[The task] Continue the World Suicide Prevention Day piece below, starting after its closing sentence about why Connected for Life came into existence.

[Quoted passage]
World Suicide Prevention Day - Collective Responsibility

N Ireland has the highest suicide rate in the UK. An average of 5 people die through suicide each week. More people have died through suicide since the Good Friday agreement than died throughout the NI conflict.

We have 25% higher overall prevalence of mental health problems than England and the highest rates of self-harm in the UK. Of 30 countries involved in the World Mental Health Survey, N Ireland had the highest rates of Post Traumatic Stress Disorder (PTSD). Drug-related deaths among males in N Ireland (which account for 74% of drug-related deaths) have almost doubled in the last 10 years. Homelessness is increasing and more than 200 people have died while on the homeless register in Northern Ireland within 18 months.

The long awaited Suicide Prevention Strategy - ‘Protect Life 2’ was published today. The strategy sets out what the Department will do to reduce suicide and self-harm over the next five years and looks at the importance of everyone working together on prevention.

It is yet to be seen whether this strategy can meet its objectives, but one thing is for sure - too many lives have already been lost through suicide as well as through drugs and alcohol. We have known too many people through our work and our personal lives whose lives have ended prematurely and they are part of the reason Connected for Life came into existence.

[Recorded information]
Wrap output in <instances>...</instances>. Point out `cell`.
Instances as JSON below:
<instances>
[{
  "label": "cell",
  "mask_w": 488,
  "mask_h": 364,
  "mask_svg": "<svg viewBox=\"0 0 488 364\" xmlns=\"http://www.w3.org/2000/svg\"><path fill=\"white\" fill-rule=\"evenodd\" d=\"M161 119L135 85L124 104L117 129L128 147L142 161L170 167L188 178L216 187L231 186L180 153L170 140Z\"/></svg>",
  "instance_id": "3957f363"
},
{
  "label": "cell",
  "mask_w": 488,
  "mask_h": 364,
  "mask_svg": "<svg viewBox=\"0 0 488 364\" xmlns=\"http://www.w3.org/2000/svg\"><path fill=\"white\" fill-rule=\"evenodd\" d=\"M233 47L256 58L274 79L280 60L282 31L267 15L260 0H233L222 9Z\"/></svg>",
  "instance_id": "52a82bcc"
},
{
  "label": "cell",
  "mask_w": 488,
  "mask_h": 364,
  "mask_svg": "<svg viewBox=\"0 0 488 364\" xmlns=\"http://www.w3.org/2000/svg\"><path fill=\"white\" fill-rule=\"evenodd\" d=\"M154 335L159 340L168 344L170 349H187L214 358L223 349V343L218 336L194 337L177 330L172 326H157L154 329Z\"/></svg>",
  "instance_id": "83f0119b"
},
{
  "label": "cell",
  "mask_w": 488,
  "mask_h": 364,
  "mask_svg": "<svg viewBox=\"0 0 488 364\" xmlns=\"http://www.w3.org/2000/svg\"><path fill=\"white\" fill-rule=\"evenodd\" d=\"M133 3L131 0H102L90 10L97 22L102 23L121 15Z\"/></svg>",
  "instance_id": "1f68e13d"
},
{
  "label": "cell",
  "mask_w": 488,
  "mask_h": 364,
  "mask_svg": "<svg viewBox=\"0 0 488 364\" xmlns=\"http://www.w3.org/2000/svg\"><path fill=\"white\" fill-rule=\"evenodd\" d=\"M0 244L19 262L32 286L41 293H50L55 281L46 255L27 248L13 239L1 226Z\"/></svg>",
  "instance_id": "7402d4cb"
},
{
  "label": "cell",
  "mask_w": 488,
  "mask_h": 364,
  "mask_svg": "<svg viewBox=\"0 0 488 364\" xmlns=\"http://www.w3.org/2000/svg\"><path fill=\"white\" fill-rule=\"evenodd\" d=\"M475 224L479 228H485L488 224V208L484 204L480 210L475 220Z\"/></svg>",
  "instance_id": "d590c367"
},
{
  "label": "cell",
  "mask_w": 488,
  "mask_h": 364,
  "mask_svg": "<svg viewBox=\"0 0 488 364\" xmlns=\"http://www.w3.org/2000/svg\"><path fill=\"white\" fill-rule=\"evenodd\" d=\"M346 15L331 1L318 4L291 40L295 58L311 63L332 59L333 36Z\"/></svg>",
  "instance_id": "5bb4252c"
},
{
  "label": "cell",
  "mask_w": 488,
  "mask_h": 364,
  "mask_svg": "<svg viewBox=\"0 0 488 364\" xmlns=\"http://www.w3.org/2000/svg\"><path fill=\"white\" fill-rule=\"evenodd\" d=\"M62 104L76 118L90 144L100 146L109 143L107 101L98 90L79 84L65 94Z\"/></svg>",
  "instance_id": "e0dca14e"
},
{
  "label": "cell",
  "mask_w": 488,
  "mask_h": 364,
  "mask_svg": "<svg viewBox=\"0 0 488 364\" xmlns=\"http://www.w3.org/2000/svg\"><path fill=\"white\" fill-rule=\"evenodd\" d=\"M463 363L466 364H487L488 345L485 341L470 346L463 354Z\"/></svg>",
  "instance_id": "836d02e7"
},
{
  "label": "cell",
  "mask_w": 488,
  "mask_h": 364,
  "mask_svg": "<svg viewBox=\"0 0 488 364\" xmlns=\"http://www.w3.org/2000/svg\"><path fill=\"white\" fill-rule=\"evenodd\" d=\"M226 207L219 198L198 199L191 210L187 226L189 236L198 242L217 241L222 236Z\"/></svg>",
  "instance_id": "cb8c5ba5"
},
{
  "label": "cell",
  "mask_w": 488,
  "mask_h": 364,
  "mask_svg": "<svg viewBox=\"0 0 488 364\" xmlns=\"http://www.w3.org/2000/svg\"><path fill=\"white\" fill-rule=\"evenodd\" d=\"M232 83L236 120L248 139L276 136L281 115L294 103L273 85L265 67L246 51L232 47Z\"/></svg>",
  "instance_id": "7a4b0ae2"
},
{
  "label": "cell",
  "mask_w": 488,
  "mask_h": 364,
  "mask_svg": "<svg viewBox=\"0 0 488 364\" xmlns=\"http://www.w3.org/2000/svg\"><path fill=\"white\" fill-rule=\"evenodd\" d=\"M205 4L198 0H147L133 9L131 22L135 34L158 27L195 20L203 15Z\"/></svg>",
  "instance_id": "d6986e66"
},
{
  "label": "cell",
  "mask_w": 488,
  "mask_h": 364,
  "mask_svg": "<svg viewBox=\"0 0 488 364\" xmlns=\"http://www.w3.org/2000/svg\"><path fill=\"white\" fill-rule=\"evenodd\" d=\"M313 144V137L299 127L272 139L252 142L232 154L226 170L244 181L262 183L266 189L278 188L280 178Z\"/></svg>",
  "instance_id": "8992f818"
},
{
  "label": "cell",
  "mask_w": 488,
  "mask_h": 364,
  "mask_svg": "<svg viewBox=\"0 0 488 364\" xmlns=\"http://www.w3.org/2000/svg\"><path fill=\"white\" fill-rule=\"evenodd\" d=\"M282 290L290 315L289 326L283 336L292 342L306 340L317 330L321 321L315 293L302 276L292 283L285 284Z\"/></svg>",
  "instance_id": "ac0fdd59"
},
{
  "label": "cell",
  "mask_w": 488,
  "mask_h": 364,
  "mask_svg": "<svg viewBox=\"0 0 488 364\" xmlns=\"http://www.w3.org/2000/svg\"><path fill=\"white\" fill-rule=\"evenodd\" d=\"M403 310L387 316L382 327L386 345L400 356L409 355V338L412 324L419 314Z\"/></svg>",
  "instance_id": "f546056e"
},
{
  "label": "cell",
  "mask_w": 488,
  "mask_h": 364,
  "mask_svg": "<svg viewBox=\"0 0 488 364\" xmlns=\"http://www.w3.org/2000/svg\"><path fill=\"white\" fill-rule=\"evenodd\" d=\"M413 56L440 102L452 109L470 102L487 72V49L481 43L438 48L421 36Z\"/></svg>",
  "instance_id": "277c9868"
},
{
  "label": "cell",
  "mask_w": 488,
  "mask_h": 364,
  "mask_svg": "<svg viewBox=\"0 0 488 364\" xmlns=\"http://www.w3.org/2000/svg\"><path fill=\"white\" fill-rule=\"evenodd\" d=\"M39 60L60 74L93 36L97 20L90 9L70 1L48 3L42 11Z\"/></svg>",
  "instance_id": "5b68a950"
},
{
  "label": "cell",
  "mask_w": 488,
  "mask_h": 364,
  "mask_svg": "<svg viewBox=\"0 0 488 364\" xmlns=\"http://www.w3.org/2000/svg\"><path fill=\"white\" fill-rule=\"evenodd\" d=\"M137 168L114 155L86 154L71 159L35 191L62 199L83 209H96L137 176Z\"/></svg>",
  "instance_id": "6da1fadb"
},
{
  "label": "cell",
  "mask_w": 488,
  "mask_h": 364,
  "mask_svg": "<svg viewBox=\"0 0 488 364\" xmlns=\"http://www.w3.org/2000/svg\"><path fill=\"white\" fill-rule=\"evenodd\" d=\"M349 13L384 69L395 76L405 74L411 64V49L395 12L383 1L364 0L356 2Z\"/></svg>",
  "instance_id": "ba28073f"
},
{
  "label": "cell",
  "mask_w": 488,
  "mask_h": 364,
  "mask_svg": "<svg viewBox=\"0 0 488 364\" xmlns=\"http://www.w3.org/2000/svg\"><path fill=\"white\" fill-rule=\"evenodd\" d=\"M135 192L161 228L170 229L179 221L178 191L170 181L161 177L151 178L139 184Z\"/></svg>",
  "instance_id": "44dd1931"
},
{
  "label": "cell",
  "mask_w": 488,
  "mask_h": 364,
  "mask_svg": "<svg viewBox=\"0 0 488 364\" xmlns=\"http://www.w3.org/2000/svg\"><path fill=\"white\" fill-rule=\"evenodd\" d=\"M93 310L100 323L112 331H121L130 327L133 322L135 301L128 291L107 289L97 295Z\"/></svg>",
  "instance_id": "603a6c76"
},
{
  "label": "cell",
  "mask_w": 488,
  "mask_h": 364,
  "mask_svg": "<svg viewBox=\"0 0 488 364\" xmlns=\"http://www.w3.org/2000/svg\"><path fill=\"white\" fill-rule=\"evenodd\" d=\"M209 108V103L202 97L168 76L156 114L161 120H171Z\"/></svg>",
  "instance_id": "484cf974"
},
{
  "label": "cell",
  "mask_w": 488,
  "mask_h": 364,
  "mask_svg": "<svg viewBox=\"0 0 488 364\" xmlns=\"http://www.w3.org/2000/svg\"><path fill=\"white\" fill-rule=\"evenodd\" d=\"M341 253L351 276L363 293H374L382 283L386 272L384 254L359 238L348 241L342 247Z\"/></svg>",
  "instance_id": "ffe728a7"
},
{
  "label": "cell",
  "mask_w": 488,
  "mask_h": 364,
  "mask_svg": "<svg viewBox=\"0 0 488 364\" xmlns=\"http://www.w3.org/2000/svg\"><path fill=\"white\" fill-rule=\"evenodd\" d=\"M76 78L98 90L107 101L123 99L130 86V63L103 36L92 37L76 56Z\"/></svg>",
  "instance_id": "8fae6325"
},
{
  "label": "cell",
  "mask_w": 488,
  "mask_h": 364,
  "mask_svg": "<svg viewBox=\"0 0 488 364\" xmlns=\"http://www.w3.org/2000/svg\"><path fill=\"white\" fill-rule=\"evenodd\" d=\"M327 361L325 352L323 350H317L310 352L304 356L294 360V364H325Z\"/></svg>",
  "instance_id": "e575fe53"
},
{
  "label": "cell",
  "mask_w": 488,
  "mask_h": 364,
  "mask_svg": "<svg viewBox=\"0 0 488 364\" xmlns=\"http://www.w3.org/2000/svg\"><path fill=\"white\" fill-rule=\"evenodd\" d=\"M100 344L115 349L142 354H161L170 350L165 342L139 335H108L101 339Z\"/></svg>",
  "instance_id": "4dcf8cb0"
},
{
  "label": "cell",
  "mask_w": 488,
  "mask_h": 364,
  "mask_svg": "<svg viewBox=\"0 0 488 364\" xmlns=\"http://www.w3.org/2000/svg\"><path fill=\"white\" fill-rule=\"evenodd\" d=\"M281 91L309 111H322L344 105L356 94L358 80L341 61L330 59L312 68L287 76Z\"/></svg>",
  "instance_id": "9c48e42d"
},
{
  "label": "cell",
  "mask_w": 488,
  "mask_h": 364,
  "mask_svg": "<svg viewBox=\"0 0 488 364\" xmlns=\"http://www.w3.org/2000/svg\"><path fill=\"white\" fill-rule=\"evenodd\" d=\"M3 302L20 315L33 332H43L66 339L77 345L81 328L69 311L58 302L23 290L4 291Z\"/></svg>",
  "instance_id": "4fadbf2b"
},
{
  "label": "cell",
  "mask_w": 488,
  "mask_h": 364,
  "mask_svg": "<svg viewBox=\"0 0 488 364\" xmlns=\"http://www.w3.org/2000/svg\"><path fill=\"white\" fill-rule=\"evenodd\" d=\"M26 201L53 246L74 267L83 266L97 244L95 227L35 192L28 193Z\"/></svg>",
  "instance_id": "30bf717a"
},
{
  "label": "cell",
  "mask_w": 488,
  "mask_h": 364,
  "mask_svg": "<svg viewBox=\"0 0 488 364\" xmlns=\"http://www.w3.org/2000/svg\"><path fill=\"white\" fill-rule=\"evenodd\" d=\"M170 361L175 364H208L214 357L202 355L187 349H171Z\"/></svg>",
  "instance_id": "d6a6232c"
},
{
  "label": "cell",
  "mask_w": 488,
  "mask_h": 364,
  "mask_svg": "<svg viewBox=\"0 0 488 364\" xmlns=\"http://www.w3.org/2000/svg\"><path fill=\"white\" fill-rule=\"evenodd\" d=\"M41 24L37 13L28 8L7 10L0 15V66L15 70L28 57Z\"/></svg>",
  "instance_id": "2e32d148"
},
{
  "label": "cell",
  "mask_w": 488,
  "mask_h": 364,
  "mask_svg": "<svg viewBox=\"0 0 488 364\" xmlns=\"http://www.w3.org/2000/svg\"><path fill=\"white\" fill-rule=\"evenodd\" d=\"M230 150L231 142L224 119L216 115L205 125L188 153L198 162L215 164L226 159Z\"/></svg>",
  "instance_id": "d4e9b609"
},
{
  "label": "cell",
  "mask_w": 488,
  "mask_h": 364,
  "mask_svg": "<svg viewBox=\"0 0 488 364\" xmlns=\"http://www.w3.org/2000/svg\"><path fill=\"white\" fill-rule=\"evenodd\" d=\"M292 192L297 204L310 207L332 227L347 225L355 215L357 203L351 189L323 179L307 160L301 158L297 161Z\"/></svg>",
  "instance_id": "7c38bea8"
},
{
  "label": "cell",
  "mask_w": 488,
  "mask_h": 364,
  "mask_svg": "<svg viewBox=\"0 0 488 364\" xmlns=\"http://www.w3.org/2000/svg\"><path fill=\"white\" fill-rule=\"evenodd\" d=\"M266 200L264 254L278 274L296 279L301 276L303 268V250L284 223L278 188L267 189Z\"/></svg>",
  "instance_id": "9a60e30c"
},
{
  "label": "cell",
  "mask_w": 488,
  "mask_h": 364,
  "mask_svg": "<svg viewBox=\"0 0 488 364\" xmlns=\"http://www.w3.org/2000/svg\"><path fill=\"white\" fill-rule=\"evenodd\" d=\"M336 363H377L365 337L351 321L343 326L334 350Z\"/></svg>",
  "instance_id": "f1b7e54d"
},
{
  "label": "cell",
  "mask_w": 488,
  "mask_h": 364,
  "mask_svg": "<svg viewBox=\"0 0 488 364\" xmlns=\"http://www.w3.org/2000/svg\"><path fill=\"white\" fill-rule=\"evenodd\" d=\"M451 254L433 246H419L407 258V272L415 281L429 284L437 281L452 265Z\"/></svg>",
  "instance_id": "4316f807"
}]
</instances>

[Solved problem]
Too many of people in our community are living without hope, choice, belonging, opportunity & connection. Rather than sighing with resignation at this situation, we should be outraged! They are our fellow human beings, they belong to us and we to them. It’s not just the role of mental health services, politicians and policy makers to protect lives, it is a collective responsibility in which we all play a part.

It is all too easy to live in our own bubble and try to ignore the pain and suffering in our society. It is easy to look the other direction in the face of human suffering and to console ourselves with the idea that those experiencing poverty, homelessness or addiction have arrived in that place due to making poor choices and are therefore less worthy of compassion. When children in our communities are engaging in anti-social behaviour or using alcohol / drugs it is too easy to blame the parents or to be one the 35% of people in N Ireland who believe paramilitary attacks, including those against children, are justified. It is all too easy to judge, shame and dehumanise our neighbours when they are most in need of understanding, compassion and connection.

Many professionals working within the field of trauma experience frustration at the limitations and flaws in our systems and how they can even cause further harm. Sometimes it is easier to climb into that bubble again, just get on with it and ignore the bigger picture. We can become so enraged by the flaws in systems that it impacts our own well being and impairs our ability to work most effectively. Rather than bemoaning the toxic systems we work within, we should focus on the difference they do make, do everything in our power to highlight their limitations and do what we can to change them, while looking after our own well being in the process.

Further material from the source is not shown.